Department of Pharmacy Practice and Science, University of Kentucky College of Pharmacy, Lexington, KY.
Department of Biostatistics, University of Kentucky College of Public Health, Lexington, KY.
J Orthop Trauma. 2022 Aug 1;36(8):326-331. doi: 10.1097/BOT.0000000000002346. Epub 2022 Jan 6.
To determine whether the use of a multimodal analgesic protocol reduced short-term and long-term opioid use in patients hospitalized after orthopaedic trauma.
Retrospective pre-post intervention study.
Regional, academic, Level 1 trauma center in Central Kentucky.
PATIENTS/PARTICIPANTS: Patients were hospitalized after orthopaedic injury before (n = 393) and after (n = 378) the implementation of a multimodal analgesic protocol.
The intervention involved a multimodal analgesic protocol consisting of acetaminophen, ibuprofen/ketorolac, gabapentinoids, skeletal muscle relaxants, and standardized doses of opioids plus standardized pain management education before hospital discharge.
End points included discharge opioid prescription, days' supply and daily morphine milligram equivalent (MME), and long-term opioid use after hospitalization. Opioid use in the 90 days before and after hospitalization was assessed using state prescription drug monitoring program data.
Discharge opioid prescription rates were similar in the intervention and control cohorts [79.9% vs. 78.4%, odds ratio (OR) 1.30 (0.83-2.03), P = 0.256]. Patients in the intervention cohort received a shorter days' supply [5.7 ± 4.1 days vs. 8.1 ± 6.2 days, rate ratio 0.70 (0.65-0.76), P < 0.001] and lower average daily MME [34.8 ± 24.9 MME vs. 51.5 ± 44.0 MME, rate ratio 0.68 (0.62-0.75), P < 0.001]. The incidence of long-term opioid use was also significantly lower in the intervention cohort [7.7% vs. 12.0%, OR 0.53 (0.28-0.98), P = 0.044].
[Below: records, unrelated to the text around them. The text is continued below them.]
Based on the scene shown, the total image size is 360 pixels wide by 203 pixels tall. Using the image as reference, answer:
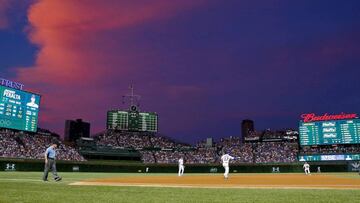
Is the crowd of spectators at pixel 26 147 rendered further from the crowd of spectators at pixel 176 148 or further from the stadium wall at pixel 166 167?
the stadium wall at pixel 166 167

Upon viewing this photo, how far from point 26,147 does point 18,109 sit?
6.38 metres

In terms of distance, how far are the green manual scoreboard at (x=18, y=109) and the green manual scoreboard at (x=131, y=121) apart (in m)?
24.6

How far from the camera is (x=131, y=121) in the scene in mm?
82375

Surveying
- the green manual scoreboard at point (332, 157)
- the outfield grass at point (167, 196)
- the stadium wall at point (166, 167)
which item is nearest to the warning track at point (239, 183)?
the outfield grass at point (167, 196)

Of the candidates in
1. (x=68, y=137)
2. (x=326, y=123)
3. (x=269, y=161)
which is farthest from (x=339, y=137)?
(x=68, y=137)

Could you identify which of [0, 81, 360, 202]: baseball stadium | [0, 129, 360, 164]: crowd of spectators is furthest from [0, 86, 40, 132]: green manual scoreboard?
[0, 129, 360, 164]: crowd of spectators

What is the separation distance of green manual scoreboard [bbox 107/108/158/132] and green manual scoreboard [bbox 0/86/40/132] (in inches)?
970

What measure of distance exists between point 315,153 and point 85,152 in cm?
4345

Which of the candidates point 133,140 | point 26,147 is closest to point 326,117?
point 133,140

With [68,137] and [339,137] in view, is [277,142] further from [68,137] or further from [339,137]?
[68,137]

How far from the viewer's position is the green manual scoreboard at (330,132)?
64.8 m

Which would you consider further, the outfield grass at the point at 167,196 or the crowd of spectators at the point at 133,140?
the crowd of spectators at the point at 133,140

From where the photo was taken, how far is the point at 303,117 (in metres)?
70.7

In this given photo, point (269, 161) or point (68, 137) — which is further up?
point (68, 137)
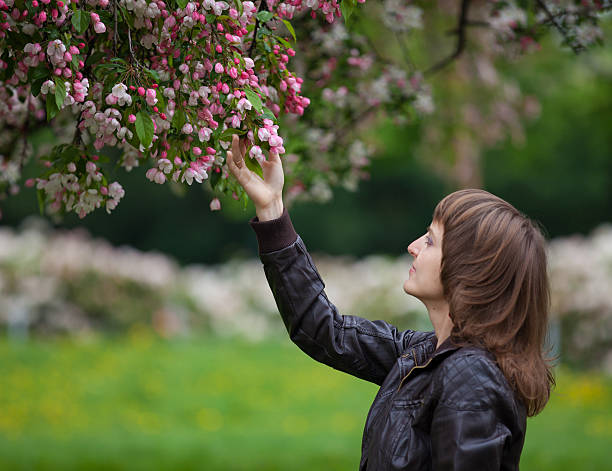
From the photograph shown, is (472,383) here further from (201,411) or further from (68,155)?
(201,411)

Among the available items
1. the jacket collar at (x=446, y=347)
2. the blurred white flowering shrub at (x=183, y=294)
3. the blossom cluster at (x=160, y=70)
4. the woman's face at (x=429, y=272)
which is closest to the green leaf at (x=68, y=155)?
the blossom cluster at (x=160, y=70)

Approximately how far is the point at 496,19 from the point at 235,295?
27.8 ft

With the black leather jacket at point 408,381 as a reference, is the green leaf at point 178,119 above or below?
above

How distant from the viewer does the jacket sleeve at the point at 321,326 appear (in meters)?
2.01

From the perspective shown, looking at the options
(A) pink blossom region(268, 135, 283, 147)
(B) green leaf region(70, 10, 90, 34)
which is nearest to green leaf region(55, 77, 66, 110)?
(B) green leaf region(70, 10, 90, 34)

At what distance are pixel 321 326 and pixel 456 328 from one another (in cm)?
39

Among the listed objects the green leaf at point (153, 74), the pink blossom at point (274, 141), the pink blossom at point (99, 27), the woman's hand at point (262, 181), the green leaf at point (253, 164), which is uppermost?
the pink blossom at point (99, 27)

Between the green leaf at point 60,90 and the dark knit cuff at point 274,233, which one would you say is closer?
the green leaf at point 60,90

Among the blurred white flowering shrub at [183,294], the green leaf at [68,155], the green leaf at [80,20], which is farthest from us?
the blurred white flowering shrub at [183,294]

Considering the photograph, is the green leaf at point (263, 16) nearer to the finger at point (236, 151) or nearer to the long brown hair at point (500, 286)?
the finger at point (236, 151)

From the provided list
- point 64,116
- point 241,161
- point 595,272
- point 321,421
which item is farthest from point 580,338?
point 241,161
Implementation of a multimodal analgesic protocol was associated with reductions in both short-term and long-term opioid use, including long-term opioid therapy, after orthopaedic trauma.
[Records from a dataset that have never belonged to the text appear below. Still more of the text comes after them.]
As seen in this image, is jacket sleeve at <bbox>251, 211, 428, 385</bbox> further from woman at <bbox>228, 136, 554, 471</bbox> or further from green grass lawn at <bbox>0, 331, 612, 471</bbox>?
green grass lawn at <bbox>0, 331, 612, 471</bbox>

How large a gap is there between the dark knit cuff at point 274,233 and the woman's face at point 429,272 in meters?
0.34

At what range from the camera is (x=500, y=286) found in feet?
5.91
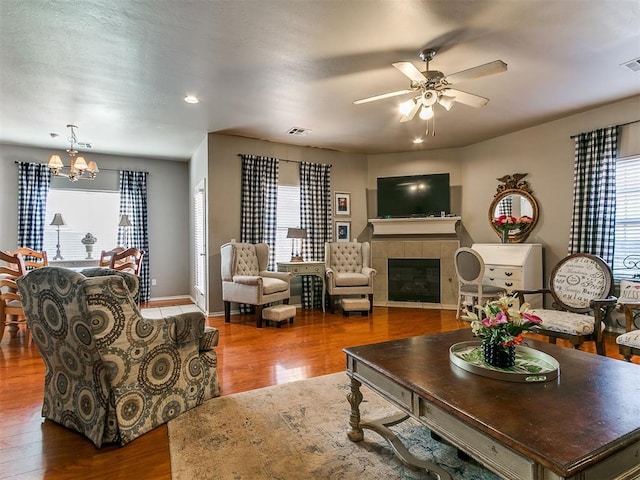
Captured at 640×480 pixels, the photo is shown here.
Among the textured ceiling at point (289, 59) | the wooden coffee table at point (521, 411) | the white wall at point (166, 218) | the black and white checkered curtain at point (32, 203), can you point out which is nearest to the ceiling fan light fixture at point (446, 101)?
the textured ceiling at point (289, 59)

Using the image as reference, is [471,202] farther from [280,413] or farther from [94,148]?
[94,148]

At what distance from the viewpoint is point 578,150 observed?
4352 mm

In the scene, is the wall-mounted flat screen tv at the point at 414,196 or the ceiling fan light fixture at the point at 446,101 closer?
the ceiling fan light fixture at the point at 446,101

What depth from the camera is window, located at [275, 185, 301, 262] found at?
5.81 metres

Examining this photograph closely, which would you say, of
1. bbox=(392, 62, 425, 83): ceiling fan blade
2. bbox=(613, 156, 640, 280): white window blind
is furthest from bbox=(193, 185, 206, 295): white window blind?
bbox=(613, 156, 640, 280): white window blind

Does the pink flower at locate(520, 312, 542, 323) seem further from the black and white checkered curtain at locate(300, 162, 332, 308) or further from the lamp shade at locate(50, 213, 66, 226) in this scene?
the lamp shade at locate(50, 213, 66, 226)

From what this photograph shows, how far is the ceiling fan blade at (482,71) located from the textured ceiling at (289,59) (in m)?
0.32

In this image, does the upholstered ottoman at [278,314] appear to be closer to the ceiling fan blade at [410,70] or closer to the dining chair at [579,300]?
the dining chair at [579,300]

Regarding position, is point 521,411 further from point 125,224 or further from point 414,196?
point 125,224

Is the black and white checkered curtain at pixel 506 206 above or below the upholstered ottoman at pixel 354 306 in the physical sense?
above

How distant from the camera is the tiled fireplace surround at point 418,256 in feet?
19.1

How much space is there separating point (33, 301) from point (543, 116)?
18.5ft

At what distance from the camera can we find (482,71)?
2.56 m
Therapeutic Level III. See Instructions for Authors for a complete description of levels of evidence.
确定多模式镇痛方案是否减少了骨科创伤后住院患者短期和长期阿片类药物的使用。
回顾性前后干预研究。
肯塔基州中部地区的一个区域性、学术性、一级创伤中心。
患者/参与者:在多模式镇痛方案实施前(n=393)和后(n=378)接受骨科损伤住院的患者。
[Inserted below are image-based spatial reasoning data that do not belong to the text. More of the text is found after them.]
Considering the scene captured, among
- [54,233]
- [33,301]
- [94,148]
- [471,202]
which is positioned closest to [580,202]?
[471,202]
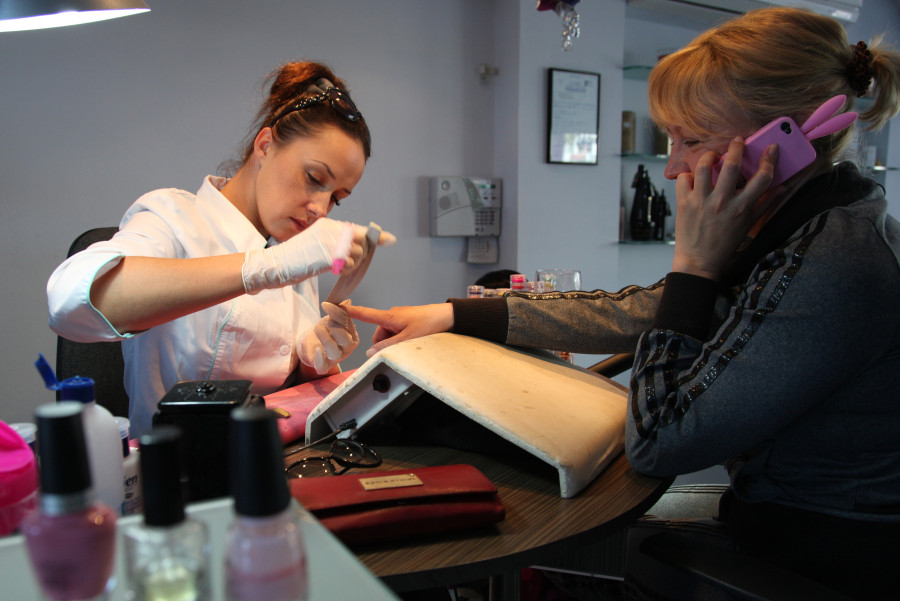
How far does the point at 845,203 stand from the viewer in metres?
0.98

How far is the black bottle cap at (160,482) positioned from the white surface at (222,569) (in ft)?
0.13

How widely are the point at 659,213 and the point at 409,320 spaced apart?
8.87 ft

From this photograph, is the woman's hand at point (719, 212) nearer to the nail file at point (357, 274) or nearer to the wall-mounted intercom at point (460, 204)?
the nail file at point (357, 274)

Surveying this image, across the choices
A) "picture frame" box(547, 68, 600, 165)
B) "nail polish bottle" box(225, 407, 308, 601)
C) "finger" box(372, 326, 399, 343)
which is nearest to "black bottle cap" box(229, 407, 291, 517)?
"nail polish bottle" box(225, 407, 308, 601)

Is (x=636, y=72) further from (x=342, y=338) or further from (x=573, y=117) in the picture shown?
(x=342, y=338)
该干预措施包括多模式镇痛方案,其中包括对乙酰氨基酚、布洛芬/酮咯酸、加巴喷丁类药物、骨骼肌松弛剂以及在出院前给予标准化剂量的阿片类药物和标准化疼痛管理教育。
出院时的阿片类药物处方、供应天数和每日吗啡毫克当量(MME),以及住院后的长期阿片类药物使用。使用州处方药物监测计划数据评估住院前后 90 天的阿片类药物使用情况。
干预组和对照组的出院阿片类药物处方率相似[79.9%比 78.4%,比值比(OR)1.30(0.83-2.03),P=0.256]。干预组患者的供应天数更短[5.7±4.1 天比 8.1±6.2 天,比率 0.70(0.65-0.76),P<0.001],平均每日 MME 更低[34.8±24.9 MME 比 51.5±44.0 MME,比率 0.68(0.62-0.75),P<0.001]。干预组长期阿片类药物使用的发生率也显著降低[7.7%比 12.0%,OR 0.53(0.28-0.98),P=0.044]。
多模式镇痛方案的实施与骨科创伤后短期和长期阿片类药物使用的减少相关,包括长期阿片类药物治疗。
治疗性三级。有关证据水平的完整描述,请参见作者说明。